Top of EXTRACT TO READ

CLI's .dump and ASCII vs UTF8

(1) By ddevienne on 2021-11-08 09:15:56 [link] [source]

Hi. Just noting something perhaps a bit misleading about the doc of .dump.

It says ASCII, but .dump seems to produce UTF instead. (UTF-8 in my case, didn't try with a UTF-16 DB)

I searched for utf and encoding in the CLI's doc, and found no hit, so not much on international chars there either.

We just discovered invalid UTF chars in an SQLite DB of ours, when trying to import it in PostgreSQL,
which unlike SQLite enforces UTF-8 for text typed columns. Which makes me think it might be nice to have
a basic QC check pragma for UTF*-ness* of all text-typed values in a DB, BTW.

I also just discovered (fortuitously) that length(text-col) is UTF-aware, which surprised me,
so obviously there's already code in SQLite to check all bytes have the bit-patterns of UTF-8 encoded code-points.

Bottom of EXTRACT TO READ
Top of SUPPLIED DATA

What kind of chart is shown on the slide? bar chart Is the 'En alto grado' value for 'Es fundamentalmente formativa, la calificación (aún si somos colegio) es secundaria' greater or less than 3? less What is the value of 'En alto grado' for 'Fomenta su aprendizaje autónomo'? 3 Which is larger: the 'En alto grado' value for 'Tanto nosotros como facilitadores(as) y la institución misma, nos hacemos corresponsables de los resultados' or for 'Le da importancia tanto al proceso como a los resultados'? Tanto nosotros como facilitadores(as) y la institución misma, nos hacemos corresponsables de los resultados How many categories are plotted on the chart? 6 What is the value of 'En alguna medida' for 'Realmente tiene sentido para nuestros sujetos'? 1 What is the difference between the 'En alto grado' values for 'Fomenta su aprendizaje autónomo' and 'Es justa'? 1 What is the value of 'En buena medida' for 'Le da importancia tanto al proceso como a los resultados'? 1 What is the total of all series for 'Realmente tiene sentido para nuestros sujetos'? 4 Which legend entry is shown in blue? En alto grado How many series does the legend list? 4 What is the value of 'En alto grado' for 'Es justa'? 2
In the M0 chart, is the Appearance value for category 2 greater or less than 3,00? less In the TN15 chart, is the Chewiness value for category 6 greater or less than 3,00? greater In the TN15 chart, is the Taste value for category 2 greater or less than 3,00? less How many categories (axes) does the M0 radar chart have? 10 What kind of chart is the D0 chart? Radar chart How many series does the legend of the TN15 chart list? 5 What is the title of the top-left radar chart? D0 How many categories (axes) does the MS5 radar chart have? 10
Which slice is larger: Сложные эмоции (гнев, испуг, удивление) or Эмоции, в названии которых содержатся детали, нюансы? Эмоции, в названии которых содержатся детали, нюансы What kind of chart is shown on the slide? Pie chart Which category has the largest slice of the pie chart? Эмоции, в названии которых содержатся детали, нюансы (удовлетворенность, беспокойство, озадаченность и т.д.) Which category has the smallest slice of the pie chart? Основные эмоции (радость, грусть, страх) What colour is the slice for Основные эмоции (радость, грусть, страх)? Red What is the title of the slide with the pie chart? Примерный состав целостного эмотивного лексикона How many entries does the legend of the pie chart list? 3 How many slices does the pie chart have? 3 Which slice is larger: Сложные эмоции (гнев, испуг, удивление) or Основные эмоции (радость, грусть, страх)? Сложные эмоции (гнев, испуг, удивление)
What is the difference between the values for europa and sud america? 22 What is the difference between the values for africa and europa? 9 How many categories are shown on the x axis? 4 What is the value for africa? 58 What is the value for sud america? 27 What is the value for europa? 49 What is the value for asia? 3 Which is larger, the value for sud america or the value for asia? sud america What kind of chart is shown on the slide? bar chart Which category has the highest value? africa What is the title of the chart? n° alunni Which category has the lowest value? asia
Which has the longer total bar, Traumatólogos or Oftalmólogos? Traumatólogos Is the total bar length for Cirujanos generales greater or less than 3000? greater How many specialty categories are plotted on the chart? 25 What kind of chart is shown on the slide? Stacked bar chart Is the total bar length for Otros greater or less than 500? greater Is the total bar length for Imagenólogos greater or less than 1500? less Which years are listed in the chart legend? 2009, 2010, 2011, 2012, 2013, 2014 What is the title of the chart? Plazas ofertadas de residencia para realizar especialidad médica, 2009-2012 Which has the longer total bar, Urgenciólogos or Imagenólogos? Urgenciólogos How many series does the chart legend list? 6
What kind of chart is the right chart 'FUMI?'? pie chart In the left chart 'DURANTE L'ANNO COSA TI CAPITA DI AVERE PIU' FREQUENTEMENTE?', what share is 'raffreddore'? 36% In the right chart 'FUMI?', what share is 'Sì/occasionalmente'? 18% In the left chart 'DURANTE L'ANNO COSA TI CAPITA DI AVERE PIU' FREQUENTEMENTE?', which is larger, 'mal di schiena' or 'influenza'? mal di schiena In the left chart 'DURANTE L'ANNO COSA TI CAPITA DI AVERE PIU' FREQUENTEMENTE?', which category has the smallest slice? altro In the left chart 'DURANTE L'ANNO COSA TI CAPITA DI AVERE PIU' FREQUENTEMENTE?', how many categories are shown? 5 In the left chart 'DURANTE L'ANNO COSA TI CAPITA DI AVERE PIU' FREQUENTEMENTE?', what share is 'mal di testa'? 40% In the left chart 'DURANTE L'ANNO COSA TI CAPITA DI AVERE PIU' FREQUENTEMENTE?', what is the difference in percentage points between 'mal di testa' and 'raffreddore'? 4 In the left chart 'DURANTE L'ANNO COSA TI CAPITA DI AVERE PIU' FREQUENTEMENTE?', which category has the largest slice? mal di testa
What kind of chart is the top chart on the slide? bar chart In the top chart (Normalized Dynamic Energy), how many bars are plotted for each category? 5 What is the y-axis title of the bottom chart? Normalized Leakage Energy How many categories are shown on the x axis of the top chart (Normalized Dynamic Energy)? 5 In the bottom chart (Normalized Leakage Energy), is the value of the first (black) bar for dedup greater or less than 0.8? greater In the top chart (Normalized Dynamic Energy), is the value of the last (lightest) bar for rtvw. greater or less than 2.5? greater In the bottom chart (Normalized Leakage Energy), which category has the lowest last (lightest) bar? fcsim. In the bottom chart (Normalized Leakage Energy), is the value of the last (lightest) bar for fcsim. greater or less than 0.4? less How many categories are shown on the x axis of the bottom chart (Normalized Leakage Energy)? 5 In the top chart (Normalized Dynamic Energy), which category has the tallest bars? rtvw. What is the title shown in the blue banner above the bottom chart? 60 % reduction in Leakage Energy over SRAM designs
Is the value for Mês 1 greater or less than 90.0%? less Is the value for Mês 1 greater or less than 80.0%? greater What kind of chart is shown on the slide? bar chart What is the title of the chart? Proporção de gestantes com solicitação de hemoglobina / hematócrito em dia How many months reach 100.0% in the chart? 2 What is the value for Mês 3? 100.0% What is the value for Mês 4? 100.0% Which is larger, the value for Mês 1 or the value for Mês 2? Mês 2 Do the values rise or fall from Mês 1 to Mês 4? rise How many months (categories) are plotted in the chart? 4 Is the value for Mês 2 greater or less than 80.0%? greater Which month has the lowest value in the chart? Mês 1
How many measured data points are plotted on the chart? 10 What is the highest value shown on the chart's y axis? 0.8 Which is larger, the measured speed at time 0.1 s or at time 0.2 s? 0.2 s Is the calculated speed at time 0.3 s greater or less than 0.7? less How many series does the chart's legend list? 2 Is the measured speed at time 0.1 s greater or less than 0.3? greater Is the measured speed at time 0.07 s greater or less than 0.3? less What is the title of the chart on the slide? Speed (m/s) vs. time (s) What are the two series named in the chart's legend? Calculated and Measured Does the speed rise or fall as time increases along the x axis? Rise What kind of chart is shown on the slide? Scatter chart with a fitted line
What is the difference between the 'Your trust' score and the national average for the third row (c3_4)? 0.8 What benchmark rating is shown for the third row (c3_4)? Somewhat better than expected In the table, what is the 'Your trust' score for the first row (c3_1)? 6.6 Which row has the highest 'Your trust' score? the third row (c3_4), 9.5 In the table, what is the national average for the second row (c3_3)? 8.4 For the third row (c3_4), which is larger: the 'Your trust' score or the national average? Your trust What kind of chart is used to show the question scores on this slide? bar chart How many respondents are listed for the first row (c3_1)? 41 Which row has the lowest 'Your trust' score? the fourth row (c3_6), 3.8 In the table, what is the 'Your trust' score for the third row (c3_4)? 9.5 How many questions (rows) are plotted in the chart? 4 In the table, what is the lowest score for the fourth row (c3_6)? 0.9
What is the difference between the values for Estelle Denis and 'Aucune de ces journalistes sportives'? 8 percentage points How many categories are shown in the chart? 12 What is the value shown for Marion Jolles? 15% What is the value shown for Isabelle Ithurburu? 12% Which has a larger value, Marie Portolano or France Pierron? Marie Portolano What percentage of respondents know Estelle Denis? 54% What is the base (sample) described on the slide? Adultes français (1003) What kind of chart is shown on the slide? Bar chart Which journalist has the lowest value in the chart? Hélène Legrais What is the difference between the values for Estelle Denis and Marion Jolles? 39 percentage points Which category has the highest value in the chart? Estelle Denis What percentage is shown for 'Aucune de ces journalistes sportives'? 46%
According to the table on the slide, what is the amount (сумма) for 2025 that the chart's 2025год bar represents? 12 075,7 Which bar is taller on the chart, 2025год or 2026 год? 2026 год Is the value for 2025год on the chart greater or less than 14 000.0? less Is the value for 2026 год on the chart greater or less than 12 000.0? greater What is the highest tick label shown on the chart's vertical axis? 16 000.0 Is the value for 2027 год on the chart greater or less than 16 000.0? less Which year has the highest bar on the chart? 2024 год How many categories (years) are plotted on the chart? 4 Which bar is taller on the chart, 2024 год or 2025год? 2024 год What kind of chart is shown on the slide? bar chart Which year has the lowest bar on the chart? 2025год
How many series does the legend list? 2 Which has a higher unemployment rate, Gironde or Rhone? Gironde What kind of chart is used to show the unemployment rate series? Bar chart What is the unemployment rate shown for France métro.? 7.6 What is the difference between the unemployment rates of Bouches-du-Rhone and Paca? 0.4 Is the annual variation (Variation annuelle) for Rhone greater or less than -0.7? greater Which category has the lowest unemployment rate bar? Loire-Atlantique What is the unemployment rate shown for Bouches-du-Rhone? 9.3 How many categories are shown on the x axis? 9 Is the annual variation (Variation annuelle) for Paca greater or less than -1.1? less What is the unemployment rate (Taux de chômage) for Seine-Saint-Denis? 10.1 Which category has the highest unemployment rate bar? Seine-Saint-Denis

Bottom of SUPPLIED DATA

ACTIVITIES
(1) Answer these questions about the forum post on the .dump command and text encoding:
(a) What encoding did .dump produce in the author's case?
(b) Which database, unlike SQLite, enforces UTF-8 for text-typed columns?
(c) Which function did the author discover to be UTF-aware?
(2) Continue the forum post on the .dump command and text encoding, starting after its final sentence.

REPLIES
(1)
(a) UTF-8
(b) PostgreSQL
(c) length()

(2)
Below is the session log of my small experimentation. More details on how .dump handles international characters might be nice to have in the doc. My $0.02 :)

Create a DB with an UTF codepoint (degree symbol):

C:\Users\ddevienne>sqlite3 degree.db
SQLite version 3.36.0 2021-06-18 18:36:39
Enter ".help" for usage hints.
sqlite> create table t (v text);
sqlite> insert into t values (char(176));
sqlite> select v, hex(v), length(v) from t;
°|C2B0|1
sqlite> .exit

.dump it, and recreate a DB from the dump:

C:\Users\ddevienne>sqlite3 degree.db .dump > degree.sql

C:\Users\ddevienne>sqlite3 degree2.db < degree.sql

Look at the recreated DB:

C:\Users\ddevienne>sqlite3 degree2.db
SQLite version 3.36.0 2021-06-18 18:36:39
Enter ".help" for usage hints.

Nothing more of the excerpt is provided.